A cohort course only works if enough people start at the same time, which means the worst way to sell one is the way most creators sell a self-paced course, a storefront link sitting quietly and waiting for whoever happens to find it. A waitlist flips that around, it turns the gap between cohorts into the actual marketing engine, so that by the time you open the cart there's already a group of people standing at the door rather than a cold audience you have to build from nothing in a week.
Why a waitlist works better between cohorts than during them
The moment a cohort closes is the best possible moment to start collecting names for the next one, because everyone who missed the deadline, got interested late, or heard about it from a friend after the fact now has somewhere to put their interest instead of just forgetting about you. Collecting emails during the dead weeks between cohorts also means you're not asking people to buy the moment they hear about you, you're just asking them to raise their hand, which is a far smaller commitment and gets a far higher response. By the time the next cart opens, you're not pitching cold strangers, you're following up with people who already told you they wanted in, and that difference alone tends to double or triple the conversion rate compared to a plain launch announcement sent to a general list.
Real caps beat fake urgency every time
A lot of launches use fake scarcity, countdown timers that reset, banners claiming only a few spots are left when they never actually run out, and audiences have gotten good at spotting it, which quietly erodes trust every time it happens. A cohort course doesn't need to fake anything because the cap is real, you genuinely can't run live sessions, grade assignments, or answer questions properly for an unlimited group, so when you tell your waitlist that only 40 seats are opening, that's simply true. A cooking instructor running live sessions for hands-on feedback on knife technique, or a coding mentor capping live code review at 30 students so every submission actually gets looked at, both have a real, operational reason behind the number, which is exactly the kind of cap that holds up under scrutiny and is worth stating plainly rather than softening into vague language. Say the number out loud and stick to it. If a cohort of 40 sells out in six hours, don't quietly bump it to 55 because a few more people asked, because the one thing more damaging than a small cohort is a waitlist that learns your deadlines don't actually mean anything.

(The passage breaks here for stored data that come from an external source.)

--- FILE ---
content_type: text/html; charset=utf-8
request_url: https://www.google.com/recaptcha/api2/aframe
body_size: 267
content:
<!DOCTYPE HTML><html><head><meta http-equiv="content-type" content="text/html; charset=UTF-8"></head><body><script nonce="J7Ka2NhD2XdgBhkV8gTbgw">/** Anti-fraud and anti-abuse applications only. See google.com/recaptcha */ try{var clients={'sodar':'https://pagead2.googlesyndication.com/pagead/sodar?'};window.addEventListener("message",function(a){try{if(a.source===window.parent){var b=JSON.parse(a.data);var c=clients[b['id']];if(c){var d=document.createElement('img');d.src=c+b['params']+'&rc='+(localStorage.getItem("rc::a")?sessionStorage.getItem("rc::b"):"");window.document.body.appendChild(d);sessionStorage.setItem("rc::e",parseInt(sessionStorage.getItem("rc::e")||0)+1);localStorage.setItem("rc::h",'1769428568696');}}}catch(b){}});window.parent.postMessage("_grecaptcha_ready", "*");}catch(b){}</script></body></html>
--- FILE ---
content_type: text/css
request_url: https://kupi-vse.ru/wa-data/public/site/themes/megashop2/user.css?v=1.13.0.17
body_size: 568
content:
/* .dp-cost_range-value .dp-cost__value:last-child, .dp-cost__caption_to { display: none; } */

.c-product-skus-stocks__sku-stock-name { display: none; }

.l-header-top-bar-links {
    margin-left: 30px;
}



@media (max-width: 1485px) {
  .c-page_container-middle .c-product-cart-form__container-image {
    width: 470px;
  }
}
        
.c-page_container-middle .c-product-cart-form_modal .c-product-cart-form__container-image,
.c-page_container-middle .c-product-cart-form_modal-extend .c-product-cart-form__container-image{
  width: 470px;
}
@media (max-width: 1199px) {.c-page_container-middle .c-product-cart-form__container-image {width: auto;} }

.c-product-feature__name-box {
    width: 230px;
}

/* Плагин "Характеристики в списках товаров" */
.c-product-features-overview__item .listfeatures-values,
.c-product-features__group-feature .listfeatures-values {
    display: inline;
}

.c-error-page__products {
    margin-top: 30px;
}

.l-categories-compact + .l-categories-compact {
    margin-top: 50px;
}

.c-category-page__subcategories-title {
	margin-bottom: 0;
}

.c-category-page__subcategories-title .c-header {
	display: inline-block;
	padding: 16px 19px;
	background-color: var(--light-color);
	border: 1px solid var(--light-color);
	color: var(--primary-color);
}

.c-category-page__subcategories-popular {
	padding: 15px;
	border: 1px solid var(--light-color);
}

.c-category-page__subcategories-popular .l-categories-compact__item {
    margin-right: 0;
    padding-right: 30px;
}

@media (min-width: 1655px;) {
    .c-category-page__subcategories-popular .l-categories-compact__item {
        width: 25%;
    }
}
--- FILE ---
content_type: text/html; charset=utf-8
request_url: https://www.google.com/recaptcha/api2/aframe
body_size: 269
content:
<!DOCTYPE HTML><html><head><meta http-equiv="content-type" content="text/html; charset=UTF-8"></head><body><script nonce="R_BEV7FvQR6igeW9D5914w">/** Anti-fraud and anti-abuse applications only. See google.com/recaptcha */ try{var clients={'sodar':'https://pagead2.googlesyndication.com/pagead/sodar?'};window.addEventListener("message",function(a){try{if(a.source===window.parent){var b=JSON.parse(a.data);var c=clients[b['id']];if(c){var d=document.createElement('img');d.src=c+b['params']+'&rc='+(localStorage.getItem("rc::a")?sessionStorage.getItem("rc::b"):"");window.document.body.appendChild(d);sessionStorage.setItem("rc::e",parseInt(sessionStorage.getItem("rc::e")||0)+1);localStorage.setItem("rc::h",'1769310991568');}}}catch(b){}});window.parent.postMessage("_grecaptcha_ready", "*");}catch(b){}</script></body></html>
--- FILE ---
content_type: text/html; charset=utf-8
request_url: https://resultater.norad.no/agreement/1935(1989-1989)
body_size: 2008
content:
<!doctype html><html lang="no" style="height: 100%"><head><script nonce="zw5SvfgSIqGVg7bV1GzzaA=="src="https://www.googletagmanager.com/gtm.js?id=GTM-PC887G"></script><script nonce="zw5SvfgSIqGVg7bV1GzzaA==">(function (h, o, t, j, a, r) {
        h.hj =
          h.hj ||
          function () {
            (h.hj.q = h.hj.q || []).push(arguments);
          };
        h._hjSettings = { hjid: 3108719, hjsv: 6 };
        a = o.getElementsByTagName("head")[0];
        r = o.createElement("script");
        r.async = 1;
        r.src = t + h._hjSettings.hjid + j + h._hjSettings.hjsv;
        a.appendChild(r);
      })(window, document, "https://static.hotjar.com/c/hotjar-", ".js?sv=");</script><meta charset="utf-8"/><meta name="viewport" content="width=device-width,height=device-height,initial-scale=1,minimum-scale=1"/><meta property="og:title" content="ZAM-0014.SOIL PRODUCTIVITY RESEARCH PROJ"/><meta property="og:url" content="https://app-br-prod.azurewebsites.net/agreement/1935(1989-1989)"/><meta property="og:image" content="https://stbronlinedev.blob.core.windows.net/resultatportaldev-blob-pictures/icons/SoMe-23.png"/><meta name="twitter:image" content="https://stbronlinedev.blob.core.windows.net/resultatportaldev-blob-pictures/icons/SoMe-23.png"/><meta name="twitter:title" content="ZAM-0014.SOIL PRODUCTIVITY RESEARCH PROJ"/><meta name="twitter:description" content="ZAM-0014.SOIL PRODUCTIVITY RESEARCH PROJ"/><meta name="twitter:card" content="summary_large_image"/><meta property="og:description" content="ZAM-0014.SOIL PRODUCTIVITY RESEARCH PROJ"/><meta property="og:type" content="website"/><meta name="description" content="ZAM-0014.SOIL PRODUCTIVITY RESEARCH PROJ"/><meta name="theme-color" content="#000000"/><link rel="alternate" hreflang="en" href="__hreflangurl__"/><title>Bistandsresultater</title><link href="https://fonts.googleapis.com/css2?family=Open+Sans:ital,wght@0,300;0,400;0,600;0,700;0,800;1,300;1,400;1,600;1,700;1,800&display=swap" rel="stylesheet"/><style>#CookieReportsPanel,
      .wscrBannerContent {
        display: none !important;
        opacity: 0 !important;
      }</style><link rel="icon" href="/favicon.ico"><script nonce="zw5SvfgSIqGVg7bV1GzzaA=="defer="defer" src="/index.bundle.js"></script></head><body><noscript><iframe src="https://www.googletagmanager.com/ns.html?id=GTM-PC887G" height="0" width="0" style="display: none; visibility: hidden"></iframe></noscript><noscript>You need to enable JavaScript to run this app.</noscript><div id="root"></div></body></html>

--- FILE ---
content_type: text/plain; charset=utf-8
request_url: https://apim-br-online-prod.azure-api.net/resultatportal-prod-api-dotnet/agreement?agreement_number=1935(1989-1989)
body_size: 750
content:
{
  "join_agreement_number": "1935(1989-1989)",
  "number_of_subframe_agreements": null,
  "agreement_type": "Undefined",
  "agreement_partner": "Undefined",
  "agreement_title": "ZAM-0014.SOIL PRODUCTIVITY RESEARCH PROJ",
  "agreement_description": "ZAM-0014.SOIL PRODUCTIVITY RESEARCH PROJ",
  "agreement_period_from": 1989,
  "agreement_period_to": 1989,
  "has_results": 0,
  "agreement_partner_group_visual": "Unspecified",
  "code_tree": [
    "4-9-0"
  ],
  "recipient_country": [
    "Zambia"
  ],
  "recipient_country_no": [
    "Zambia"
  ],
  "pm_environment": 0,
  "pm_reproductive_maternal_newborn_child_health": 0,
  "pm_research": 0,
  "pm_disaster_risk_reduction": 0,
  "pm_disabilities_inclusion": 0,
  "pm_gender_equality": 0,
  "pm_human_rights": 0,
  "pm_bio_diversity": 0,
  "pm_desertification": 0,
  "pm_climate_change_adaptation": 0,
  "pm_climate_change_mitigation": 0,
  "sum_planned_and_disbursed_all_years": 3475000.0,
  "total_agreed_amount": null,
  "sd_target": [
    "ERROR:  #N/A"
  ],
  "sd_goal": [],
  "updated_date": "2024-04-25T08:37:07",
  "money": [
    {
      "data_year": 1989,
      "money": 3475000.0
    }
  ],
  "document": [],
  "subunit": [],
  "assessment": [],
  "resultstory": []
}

The early-bird window that actually converts a waitlist
Give your waitlist a head start before the general public even hears the cart is open, something like a 24 to 48 hour window where only people on the list can enrol, ideally with a small discount or a bonus that disappears once the window closes. This rewards the people who actually paid attention months in advance and creates the sense, correctly, that being early to your audience has real value rather than just being a formality before a generic announcement.
Most of your waitlist converts in that first day or two, which is exactly why the early access window matters more than almost any other part of the launch, so don't bury the early-bird link inside a long email, put it right at the top where it can't be missed.
What the waitlist confirmation should actually promise
The moment someone joins your waitlist is your first real chance to set the terms of what happens next, so don't let the confirmation be a bare thank you for signing up. Tell them roughly when the next cohort will open, even a rough month is enough, tell them they'll get early access before the general announcement goes out, and tell them what that early access actually includes, a discount, a bonus session, first pick of a limited number of seats. This does two things at once, it turns a vague signup into a specific promise you're accountable to, and it gives the person a concrete reason to actually open the email when it finally arrives instead of scrolling past it planning to deal with it later. If you're collecting waitlist signups over several months between cohorts, send an occasional update in between too, not a sales pitch, just a short note on progress, a preview of something that's changed in the curriculum, a piece of free content related to the topic, so the list stays warm instead of going cold and forgetting who you are by the time the cart actually opens.
Running the list without extra tools
You don't need a separate waitlist product to do any of this. A simple signup form connected to a tag inside your email campaigns tool is enough to segment your waitlist for the next cohort from your general list, and from there the whole sequence, the early access email, the countdown to general enrolment, the final reminder before the cart closes, can run as one connected set instead of a pile of one-off announcements you write from scratch every time.
A waitlist isn't a growth hack, it's just patience turned into structure, letting the people who are already curious about you build up in one place until the moment you're ready for them. Run two or three cohorts this way and you'll notice the launch itself gets easier every time, not because your course got better, but because you stopped starting from zero every single time you opened the cart, and started opening it to a room that was already half full before you said a word.